The S. cerevisiae 2μm plasmid and its relatives are the only circular plasmids that have been found to occur naturally in yeasts (14). In a survey of 2,500 strains of 500 species, the 2μm family was found only in the genera Saccharomyces, Zygosaccharomyces, Kluyveromyces, and Torulaspora (4). This is a much narrower host range than is seen in the linear dsDNA plasmids. The S. cerevisiae 2μm plasmid is a 6-kb circular dsDNA plasmid present in the nuclei of many natural isolates of S. cerevisiae at a copy number of about 60 (15, 37).
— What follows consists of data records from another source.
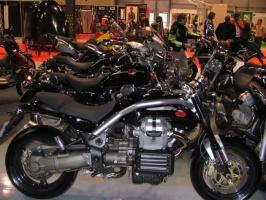 Szalone stado Moto Guzzi.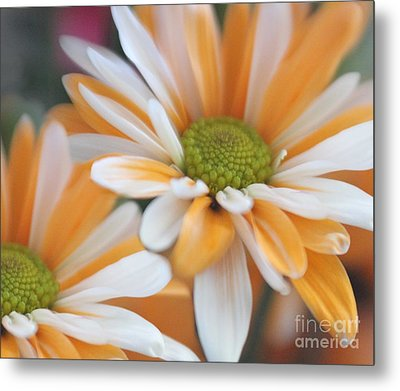 Metal Print featuring the photograph Creamsicle Daisies by Mary Lou Chmura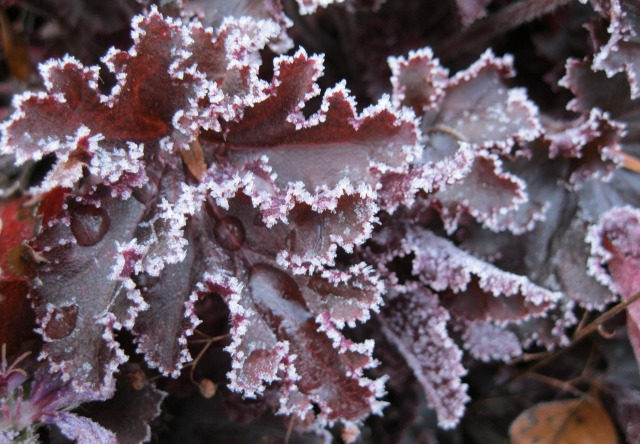 Frost around the edges of deep red coral bells leaves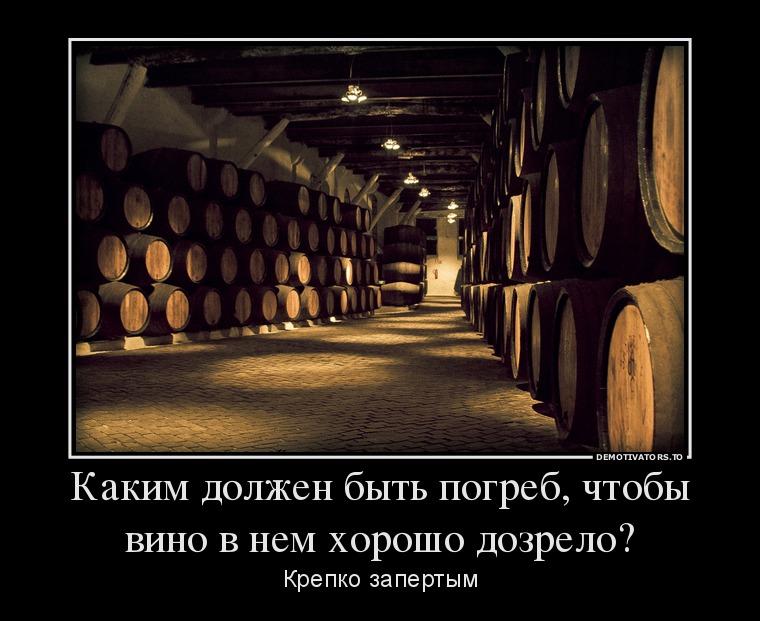изображение: Каким должен быть погреб, чтобы вино в нем хорошо дозрело? Крепко запертым #Прикол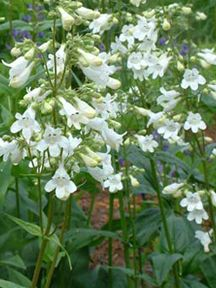 50 best flowers spire shaped images on pinterest white flowers penstemon white flowers perennial flower for the border mightylinksfo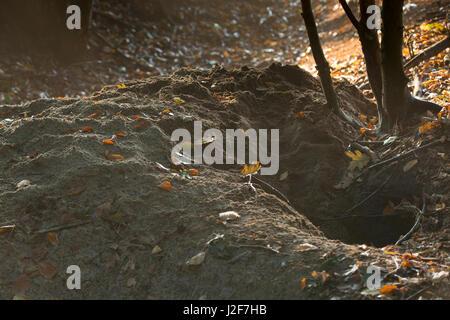 Eingang zu einem Dachs Sett am Rande des Waldes - Stockfoto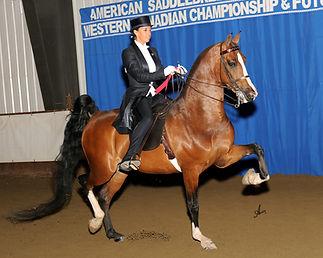AURORA SUMMER HORSE  SHOW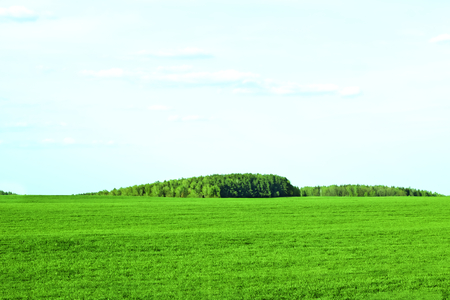 Panorama of beautiful countryside of belarus. Sunny afternoon. Wonderful springtime landscape. Grassy green field. Rural scenery
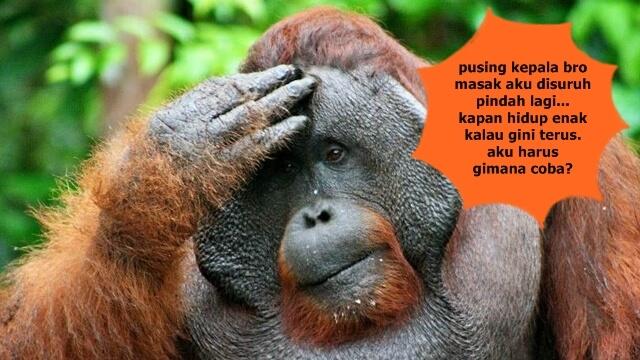 Orangutan Kalimantan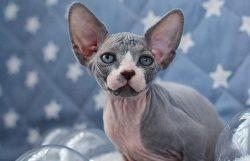 Kitty PurPur Caprice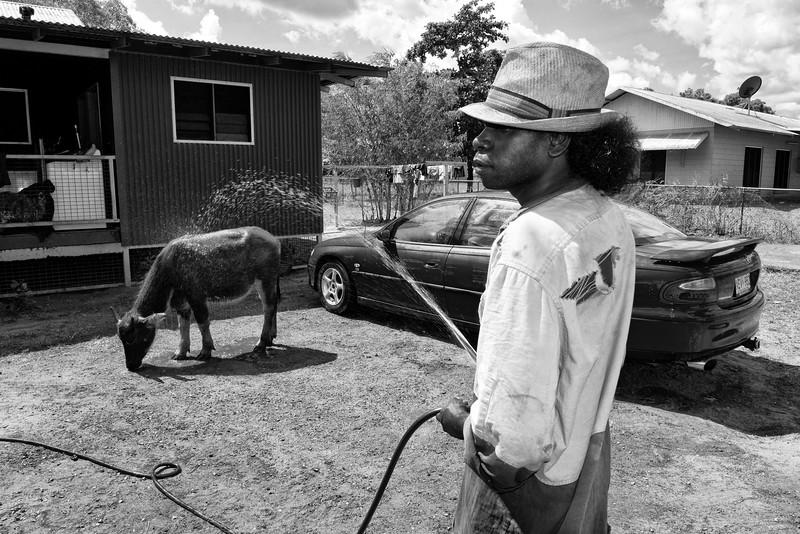 Le jeune Kason, de la communauté de Gapuwiyak, rafraîchissant son jeune buffle Berry à l'aide d'un tuyau d'arrosage. Terre d'Arnhem/Territoire du Nord/Australie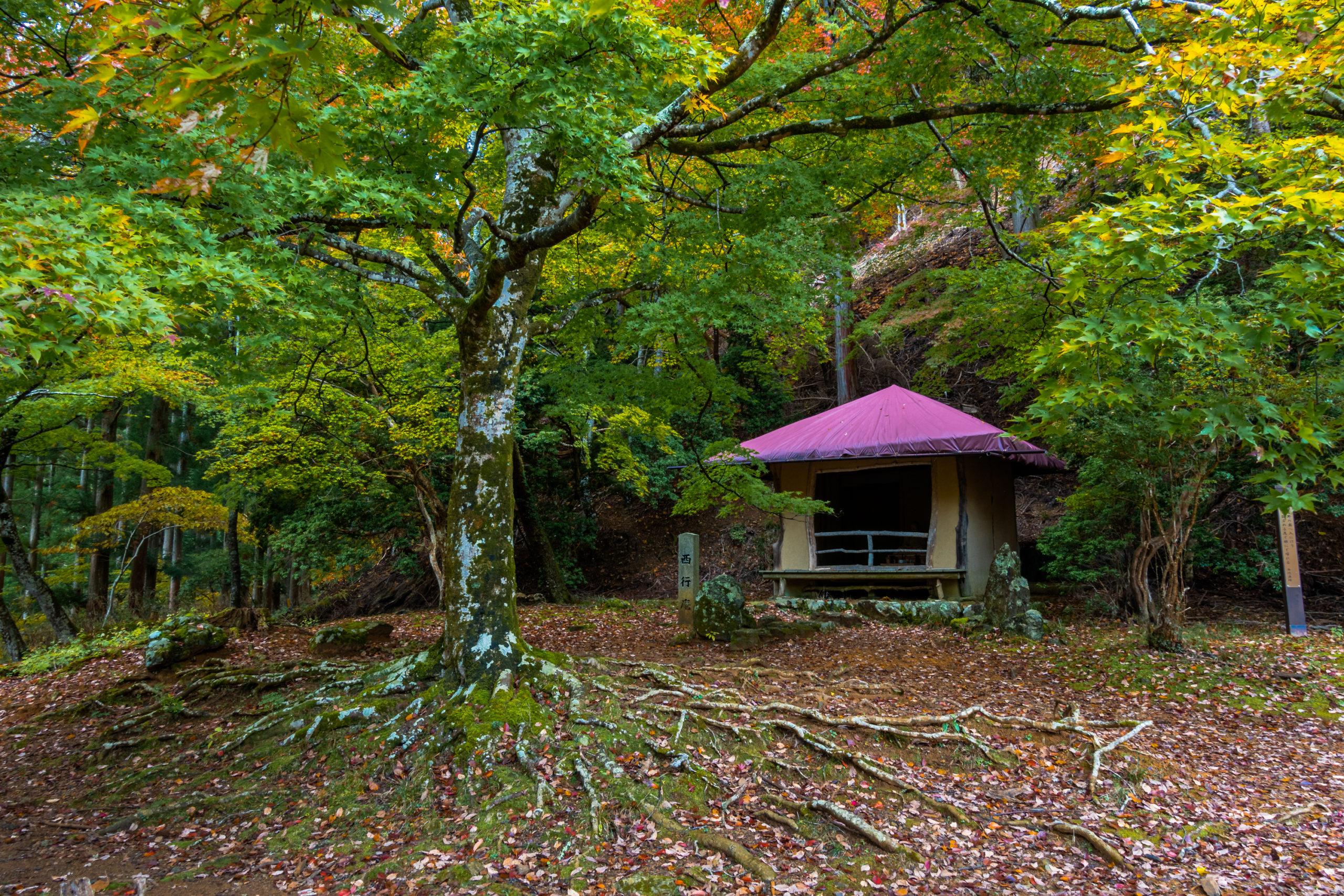DSC00041-scaled 奈良県  吉野山(山が紅葉に染まる秋におすすめの絶景スポット! 撮影した写真の紹介、アクセス情報や駐車場情報など)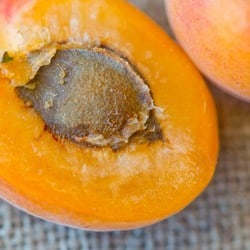 Natural skincare products with apricots - Angela Langford Skincare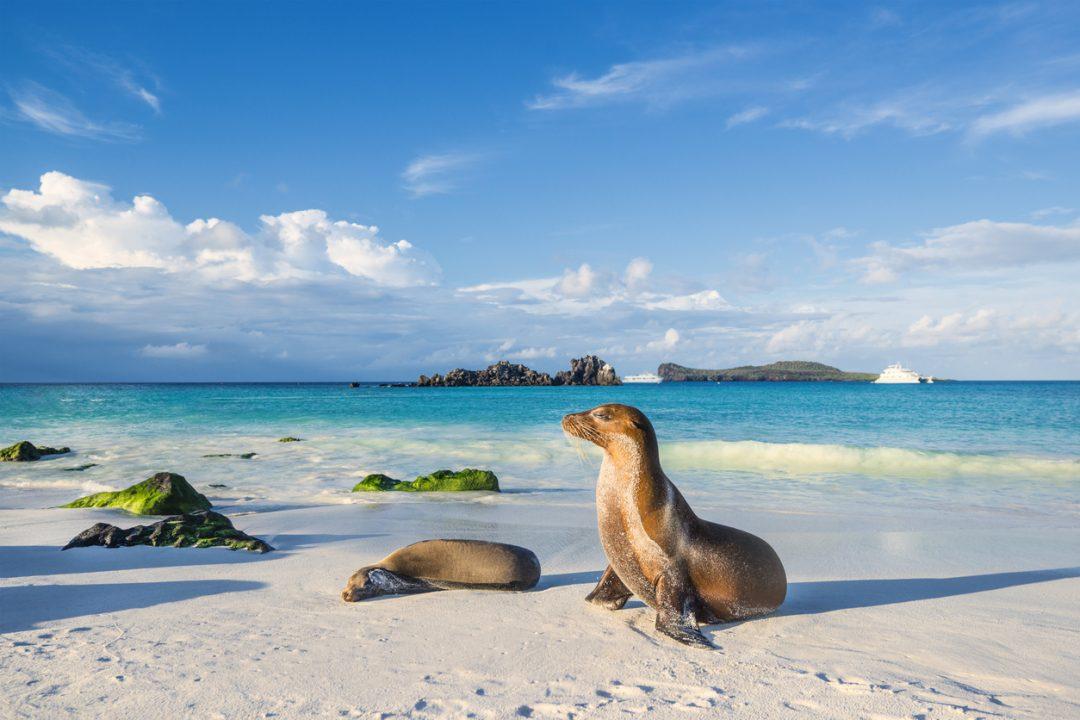 10° Galápagos, Ecuador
All plasmids in the 2μm family contain two identical copies of an ~600-bp repeat sequence in opposite orientations that divide the rest of the molecule into two single-copy regions of approximately equal sizes (60). The plasmids undergo flip-flop recombination across this repeat so that two isomeric forms of the plasmid exist in equimolar quantities. This recombination is carried out by the FLP recombinase, a member of the DNA-breaking-rejoining family that also includes bacterial tyrosine recombinases. FLP is one of the four genes on the 2μm plasmid, all of which have functions related to replication or maintenance (60).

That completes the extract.